Project Euler 18 and 67 in Scala using foldRight, zip and sliding

Nov 28, 2013

I’ve recently applied to Toptal and sucked miserably at the entry exam. My algo chops were blunt and I thought I’d rectify it by revisiting Project Euler. With the startup last year and the baby this year I just haven’t been able to find the time for programming challenges, but that has to change.

Looking at my Project Euler source directory, I saw that I left it at problem 17, so next up will be 18. The problem description, however, mentions that the problem repeats itselt as 67, but with a bigger input that will run 20 billion years if you go the brute force route.

I worked a little on this problem last night, and decided to by-pass the brute force solution completely. It was a bit late, though, and I pulled my eyelids open far enough to make it to bed. I then went on to dream about the damn problem all night.

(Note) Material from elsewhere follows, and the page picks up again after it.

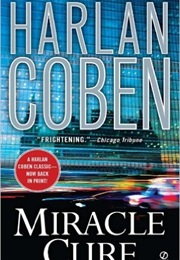 Miracle Cure (Harlan Coben)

I knew there had to be a simple bottom-up fold-based solution, and the voila moment came for me when I realised I had to seed the fold computation with the base layer in the triangle.

Here you go:

https://gist.github.com/opyate/7689573

A little explanation

The triangle is represented as a nested list, like so: List(List(1), List(2, 3), List(4, 5, 6)) and so forth.


     1
    / \
   2   3
  / \ / \
 4   5   6    <- this is the "base layer" in my explanation.

Since you need to add the maximum of the two immediate children to the layer above, a foldRight wouldn’t give me all the info I need in the curent iteration. Foldright for me means “the data is coming FROM the right”, i.e. List(4, 5, 6) will be processed first, then List(2, 3) but at no point in the iteration will they be available together so I can do the sum. List(4, 5, 6) would need to come into the iteration with List(2, 3) in another way, and I realised I can use the foldRight’s accumulator for that by seeding the foldRight with the base layer in the triangle (aka the last list List(4, 5, 6)).

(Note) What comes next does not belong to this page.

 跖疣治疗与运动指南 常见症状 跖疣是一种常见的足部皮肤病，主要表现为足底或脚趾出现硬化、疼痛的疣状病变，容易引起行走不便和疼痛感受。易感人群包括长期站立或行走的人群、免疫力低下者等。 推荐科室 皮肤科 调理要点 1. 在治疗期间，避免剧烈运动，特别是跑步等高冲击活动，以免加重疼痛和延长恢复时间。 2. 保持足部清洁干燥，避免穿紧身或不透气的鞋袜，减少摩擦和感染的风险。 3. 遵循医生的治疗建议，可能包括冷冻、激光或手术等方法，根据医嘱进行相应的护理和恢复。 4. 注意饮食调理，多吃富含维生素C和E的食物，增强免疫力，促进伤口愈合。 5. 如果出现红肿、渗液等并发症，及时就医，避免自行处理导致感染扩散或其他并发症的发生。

The easiest way was to just seed the foldRight with a list of zeros one element larger than the base layer. You then break it up into pairs using sliding(2,1), take the max of the pairs, and sum the max with the corresponding (thanks to zip) element in the layer above.


      1
     / \
    2   3
   / \ / \
  4   5   6
 / \ / \ / \
0   0   0   0    <- this becomes the new "base layer", or "seed"

No mutable state; no recursion; simple to understand. As Erik Meijer would say: “baby code”.